- O total de mortes confirmadas por terremotos na Venezuela subiu para duas mil seiscentos e quarenta e cinco, com acréscimo de cinquenta óbitos em vinte e quatro horas.
- O estado de La Guaira, próximo a Caracas, é o mais afetado pelos tremores ocorridos no último dia 24.
- Nove dias após a tragédia, equipes locais e internacionais seguem nas buscas; na quinta-feira houve o resgate de um sobrevivente, mas na sexta não houve novas notícias desse tipo.
- A ONU informou que compra dez mil sacos para armazenamento de cadáveres e o Programa Mundial de Alimentos busca cinquenta milhões de dólares para ajudar cerca de meio milhão de pessoas nos próximos três meses.
- A Organização Mundial da Saúde alerta para risco de epidemias diante da crise humanitária; 27 países enviaram equipes e cães farejadores, e os prejuízos estimados chegam a 6,7 bilhões de dólares (cerca de 34,8 bilhões de reais), equivalentes a seis por cento do PIB.
A Venezuela confirmou que o número de mortes provocadas pelos terremotos chegou a 2.645, nove dias após os tremores que atingiram várias regiões do país. O novo balanço, divulgado nesta sexta-feira, aponta ainda mais de 12 mil feridos e milhares de desalojados.
O estado de La Guaira, vizinho a Caracas, é o mais atingado pelos abalos da última sexta-feira. Local de forte atuação de equipes de resgate, o território concentra os esforços para localizar sobreviventes entre os escombros.
Delcy Rodríguez, cargo de liderança interina, havia informado na véspera 2.595 mortos. Nesta sexta, o governo manteve o número atualizado e reiterou que as operações de busca continuam, criticadas por parte da população como lentas.
Parte dos venezuelanos vê falhas na resposta das autoridades, enquanto Delcy Rodríguez defendeu a atuação do governo e citou que equipes seguem operando nas áreas afetadas. Ela negou falhas graves sem apresentar provas, segundo relatos.
Ainda há esperanças de resgate. Nesta quinta-feira, Hernán Gil, 43, foi retirado com vida dos escombros de um prédio em La Guaira, após ficar preso na guarita por dias. Na sexta, não havia atualizações sobre novos resgates com vida.
La Guaira tem recebido maior atividade de busca e remoção de corpos, com apoio de equipes locais e internacionais. O trabalho envolve contagem de vítimas, remoção de destroços e levantamento de prioridades para assistência imediata.
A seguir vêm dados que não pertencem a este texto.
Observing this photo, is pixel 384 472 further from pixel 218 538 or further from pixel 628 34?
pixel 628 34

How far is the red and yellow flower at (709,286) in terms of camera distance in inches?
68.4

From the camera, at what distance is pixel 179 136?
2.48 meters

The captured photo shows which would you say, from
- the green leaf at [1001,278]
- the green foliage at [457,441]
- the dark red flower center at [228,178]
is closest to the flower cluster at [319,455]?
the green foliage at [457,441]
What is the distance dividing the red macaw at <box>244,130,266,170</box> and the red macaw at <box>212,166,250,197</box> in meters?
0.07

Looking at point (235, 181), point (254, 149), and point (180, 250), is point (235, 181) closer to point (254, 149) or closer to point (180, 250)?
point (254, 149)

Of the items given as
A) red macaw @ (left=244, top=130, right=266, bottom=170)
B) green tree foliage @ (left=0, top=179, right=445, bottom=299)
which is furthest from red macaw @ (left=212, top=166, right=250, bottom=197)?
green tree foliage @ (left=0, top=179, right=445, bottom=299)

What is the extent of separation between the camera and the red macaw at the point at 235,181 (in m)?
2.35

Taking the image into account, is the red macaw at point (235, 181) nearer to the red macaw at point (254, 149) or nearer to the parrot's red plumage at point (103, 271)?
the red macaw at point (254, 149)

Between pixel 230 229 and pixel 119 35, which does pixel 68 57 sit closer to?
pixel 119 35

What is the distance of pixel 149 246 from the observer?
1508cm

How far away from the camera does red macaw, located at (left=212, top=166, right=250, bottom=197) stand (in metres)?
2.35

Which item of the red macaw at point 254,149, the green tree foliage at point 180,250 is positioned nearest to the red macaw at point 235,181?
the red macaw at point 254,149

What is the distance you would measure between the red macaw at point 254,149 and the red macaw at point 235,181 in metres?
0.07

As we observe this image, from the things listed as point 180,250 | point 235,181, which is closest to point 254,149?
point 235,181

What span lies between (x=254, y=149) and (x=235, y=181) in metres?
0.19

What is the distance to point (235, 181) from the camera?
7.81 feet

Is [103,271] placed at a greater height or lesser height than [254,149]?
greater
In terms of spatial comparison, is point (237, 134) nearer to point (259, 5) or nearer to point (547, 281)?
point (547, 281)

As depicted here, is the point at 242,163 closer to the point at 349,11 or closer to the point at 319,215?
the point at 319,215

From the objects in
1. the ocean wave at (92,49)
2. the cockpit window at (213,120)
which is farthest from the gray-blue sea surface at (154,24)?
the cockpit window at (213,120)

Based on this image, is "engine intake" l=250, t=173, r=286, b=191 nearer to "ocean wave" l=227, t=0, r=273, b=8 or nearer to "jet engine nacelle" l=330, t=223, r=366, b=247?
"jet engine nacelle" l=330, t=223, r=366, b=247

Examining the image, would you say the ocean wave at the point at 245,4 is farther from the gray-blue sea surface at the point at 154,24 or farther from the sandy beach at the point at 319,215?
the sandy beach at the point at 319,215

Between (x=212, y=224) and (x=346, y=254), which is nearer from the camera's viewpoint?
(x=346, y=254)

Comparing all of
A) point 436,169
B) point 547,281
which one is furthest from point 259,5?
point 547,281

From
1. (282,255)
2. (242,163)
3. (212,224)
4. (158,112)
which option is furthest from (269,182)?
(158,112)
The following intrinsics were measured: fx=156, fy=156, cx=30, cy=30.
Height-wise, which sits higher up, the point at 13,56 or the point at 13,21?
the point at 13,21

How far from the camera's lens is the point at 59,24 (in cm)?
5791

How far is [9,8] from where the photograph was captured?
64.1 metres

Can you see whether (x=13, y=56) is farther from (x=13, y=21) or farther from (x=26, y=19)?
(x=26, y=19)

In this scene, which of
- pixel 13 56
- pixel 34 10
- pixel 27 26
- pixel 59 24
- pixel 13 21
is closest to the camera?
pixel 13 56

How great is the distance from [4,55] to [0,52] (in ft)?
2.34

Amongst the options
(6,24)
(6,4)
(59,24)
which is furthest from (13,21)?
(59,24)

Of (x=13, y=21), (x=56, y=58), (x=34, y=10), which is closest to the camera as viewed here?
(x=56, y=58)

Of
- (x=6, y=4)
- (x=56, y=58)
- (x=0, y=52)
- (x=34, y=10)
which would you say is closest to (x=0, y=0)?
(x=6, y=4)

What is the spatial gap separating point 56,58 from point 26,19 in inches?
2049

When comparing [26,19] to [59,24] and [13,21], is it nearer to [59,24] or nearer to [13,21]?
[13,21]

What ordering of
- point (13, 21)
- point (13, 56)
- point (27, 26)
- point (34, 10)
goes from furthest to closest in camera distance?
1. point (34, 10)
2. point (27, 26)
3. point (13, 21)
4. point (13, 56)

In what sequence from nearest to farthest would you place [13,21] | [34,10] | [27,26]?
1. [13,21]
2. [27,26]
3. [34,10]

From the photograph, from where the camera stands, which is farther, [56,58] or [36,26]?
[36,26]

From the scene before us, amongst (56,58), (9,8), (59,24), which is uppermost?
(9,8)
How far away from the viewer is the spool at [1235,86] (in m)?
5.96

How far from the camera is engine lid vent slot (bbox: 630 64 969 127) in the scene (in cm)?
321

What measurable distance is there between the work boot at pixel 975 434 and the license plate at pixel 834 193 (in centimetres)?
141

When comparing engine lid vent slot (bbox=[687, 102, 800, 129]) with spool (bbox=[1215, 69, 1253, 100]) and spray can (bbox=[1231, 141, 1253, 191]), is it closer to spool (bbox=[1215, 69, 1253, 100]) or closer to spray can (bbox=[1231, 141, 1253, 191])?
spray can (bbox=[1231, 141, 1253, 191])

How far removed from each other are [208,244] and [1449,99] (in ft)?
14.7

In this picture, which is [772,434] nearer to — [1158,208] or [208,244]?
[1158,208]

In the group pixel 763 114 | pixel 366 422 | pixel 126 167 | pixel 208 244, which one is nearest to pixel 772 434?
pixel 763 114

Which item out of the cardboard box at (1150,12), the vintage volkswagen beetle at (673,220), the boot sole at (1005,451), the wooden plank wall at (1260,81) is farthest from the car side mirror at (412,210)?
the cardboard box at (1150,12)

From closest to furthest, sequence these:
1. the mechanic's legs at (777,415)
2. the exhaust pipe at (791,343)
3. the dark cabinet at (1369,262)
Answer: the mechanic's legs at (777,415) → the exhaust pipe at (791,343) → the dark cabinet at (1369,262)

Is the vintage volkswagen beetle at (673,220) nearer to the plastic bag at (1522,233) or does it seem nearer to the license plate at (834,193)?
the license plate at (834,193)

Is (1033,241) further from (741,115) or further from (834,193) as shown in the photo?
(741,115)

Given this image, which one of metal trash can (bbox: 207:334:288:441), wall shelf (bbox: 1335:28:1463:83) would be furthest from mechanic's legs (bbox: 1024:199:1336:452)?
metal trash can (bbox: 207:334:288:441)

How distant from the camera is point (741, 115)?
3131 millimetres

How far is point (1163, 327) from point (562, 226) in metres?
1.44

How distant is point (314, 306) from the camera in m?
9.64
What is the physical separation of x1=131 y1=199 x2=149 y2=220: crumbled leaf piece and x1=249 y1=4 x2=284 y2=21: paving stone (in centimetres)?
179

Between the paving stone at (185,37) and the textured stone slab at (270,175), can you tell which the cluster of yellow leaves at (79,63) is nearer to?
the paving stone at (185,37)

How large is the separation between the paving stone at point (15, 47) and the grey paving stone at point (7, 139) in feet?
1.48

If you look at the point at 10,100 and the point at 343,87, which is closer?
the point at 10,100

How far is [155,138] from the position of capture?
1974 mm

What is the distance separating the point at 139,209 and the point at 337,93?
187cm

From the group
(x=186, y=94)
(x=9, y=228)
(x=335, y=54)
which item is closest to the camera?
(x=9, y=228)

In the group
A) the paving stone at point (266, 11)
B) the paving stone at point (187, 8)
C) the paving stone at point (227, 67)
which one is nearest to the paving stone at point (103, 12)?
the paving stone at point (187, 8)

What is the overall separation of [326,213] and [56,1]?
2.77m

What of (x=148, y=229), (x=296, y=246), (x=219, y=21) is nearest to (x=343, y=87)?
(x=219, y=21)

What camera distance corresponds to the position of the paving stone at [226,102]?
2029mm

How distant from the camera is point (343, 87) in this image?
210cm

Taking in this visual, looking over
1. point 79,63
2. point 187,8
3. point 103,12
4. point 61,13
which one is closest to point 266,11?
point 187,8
Na ONU, o coordenador humanitário informou a compra de 10 mil sacos para armazenamento de cadáveres, sinalizando expectativa de aumento de mortes. O órgão também pediu US$ 50 milhões para atender cerca de 500 mil pessoas nos próximos três meses.
A crise humanitária se agrava. A ONU ressaltou que quase 8 milhões de venezuelanos já dependiam de ajuda antes do desastre. Além de alimento e abrigo, cresce a preocupação com riscos de epidemias no sistema de saúde sobrecarregado.
A Organização Mundial da Saúde afirmou que a situação exige vigilância para evitar surtos de doenças infecciosas, frente ao aumento de casos em áreas afetadas. Países parceiros seguem enviando equipes e recursos para as operações.
Estimativas oficiais apontam prejuízos dos terremotos em US$ 6,7 bilhões, ou cerca de 34,8 bilhões de reais, equivalente a 6% do PIB da Venezuela. O valor reforça a magnitude da tragédia e a necessidade de auxílio internacional.